Langevin Monte Carlo

We start from some initial distribution $p_0$. We can take $p_0$ to be a uniform distribution. We then apply the following update rule iteratively:

\[\begin{align*} X_0 & \sim p_0 \\ X_{k+1} & := X_k + s \cdot \nabla_x \log p_{\theta}(X_k) + \sqrt{2s}\, N_k \end{align*}\]

where

\[\begin{align*} \nabla_x \log p_{\theta}(x) & = \nabla_x \log \frac{e^{-f_{\theta}(x)}}{Z(\theta)} \\ & = - \nabla_x f_{\theta}(x) - \nabla_x \log Z(\theta) \\ & = - \nabla_x f_{\theta}(x) \end{align*}\]

and $s$ is the step size and $N_k$ is a standard normal random variable. The update rule is thus given by:

\[X_{k+1} := X_k - s \cdot \nabla_x f_{\theta}(X_k) + \sqrt{2s}\, N_k\]

We run this update rule for $K$ iterations. As $K \to \infty$, the distribution of $X_K$ converges to $p^*$, which is the distribution we want to sample from.

Note

It may not be clear at first glance why this iteration procedure takes us to the target distribution, but it is a well-established technique in sampling theory, which we can discuss more in a later article.
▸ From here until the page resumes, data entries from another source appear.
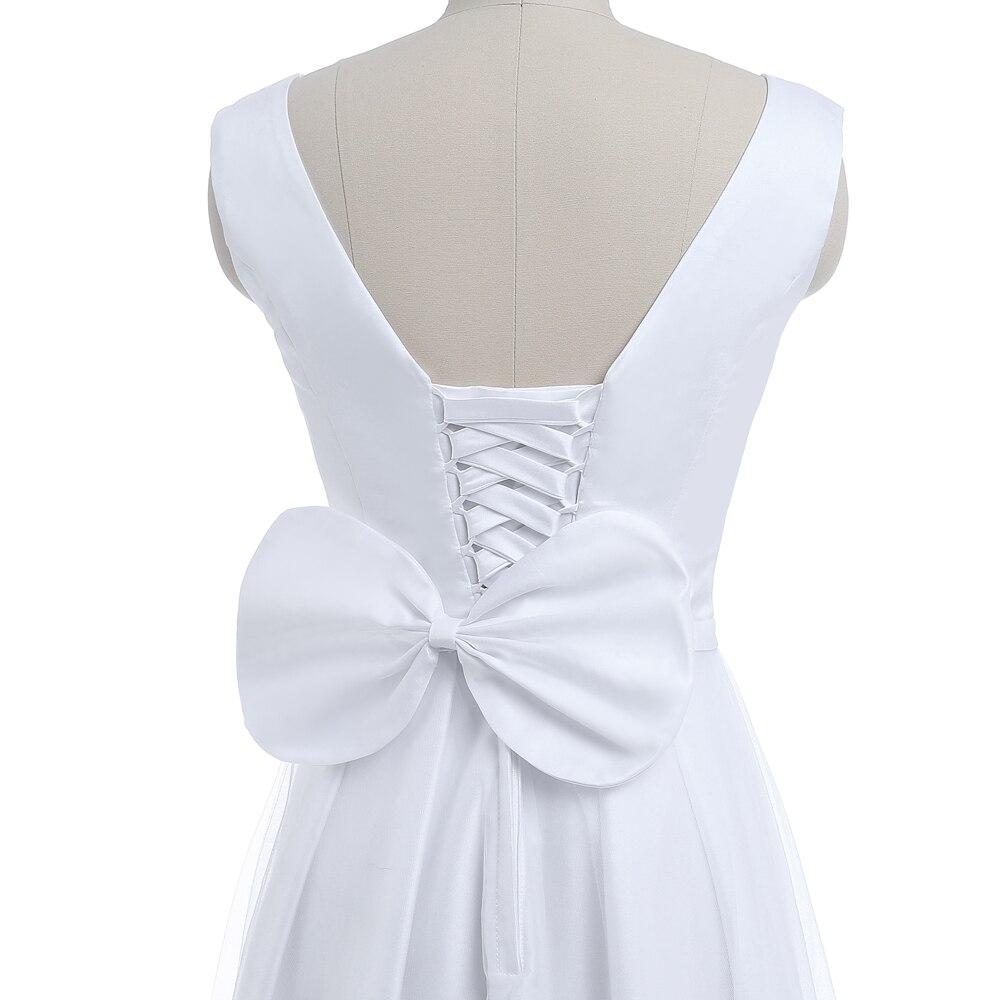 Fantastisch Kleid Für Die Hochzeit Probe Zeitgenössisch - Hochzeit ...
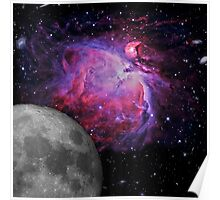 Space Galaxy Moon Mission 01 Poster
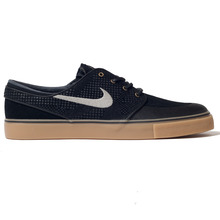 View the Nike SB Janoski PR SE - Black/Gum from the Mens clothing range online today from Boarderline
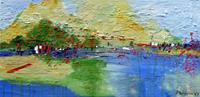 Philippin--Inge-Landschaft-See-Meer-Natur-Wasser-Gegenwartskunst-Gegenwartskunst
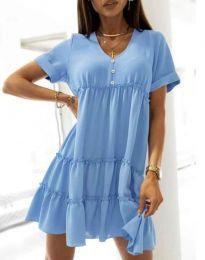 Šaty - kód 7205 - světle modrá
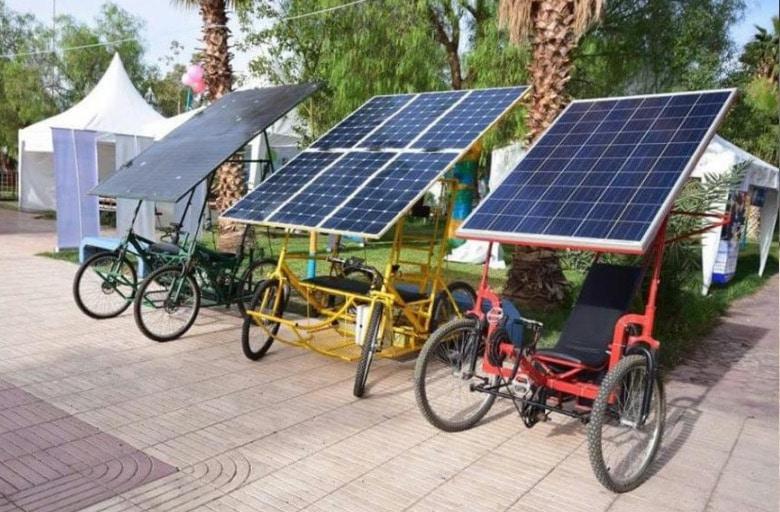 Solar-E-Cycle, bicicleta solar de bajo coste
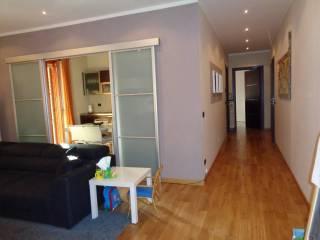 Photo - 4-room flat via Edoardo Brizio, Bra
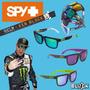 Gafas Lentes Anteojos Spy Ken Block Completas Envio Gratis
The LMC procedure is coded as follows:

def langevin_monte_carlo(x, model, n_steps, stepsize=None, intermediate_samples=False):
  l_samples = []
  l_samples.append(x)
  x.requires_grad = True

  for k in range(n_steps):
    if stepsize is None:
      # decaying stepsize
      current_stepsize = 1/ (k + 1)  
    else:
      # constant stepsize
      current_stepsize = stepsize    
    noise = torch.randn_like(x) * np.sqrt(current_stepsize * 2)
    out = model(x)
    grad = autograd.grad(out.sum(), x, only_inputs=True)[0]
    #Langevin step
    x = x - current_stepsize * grad + noise
    l_samples.append(x)

  if intermediate_samples:
    return l_samples
  else:
    return l_samples[-1]

Network Architecture

As we are modelling a very simple energy function $f_{\theta}: \mathbb{R} \to \mathbb{R}$, let’s just take a FFNN with only one hidden layer and LeakyReLU activation function.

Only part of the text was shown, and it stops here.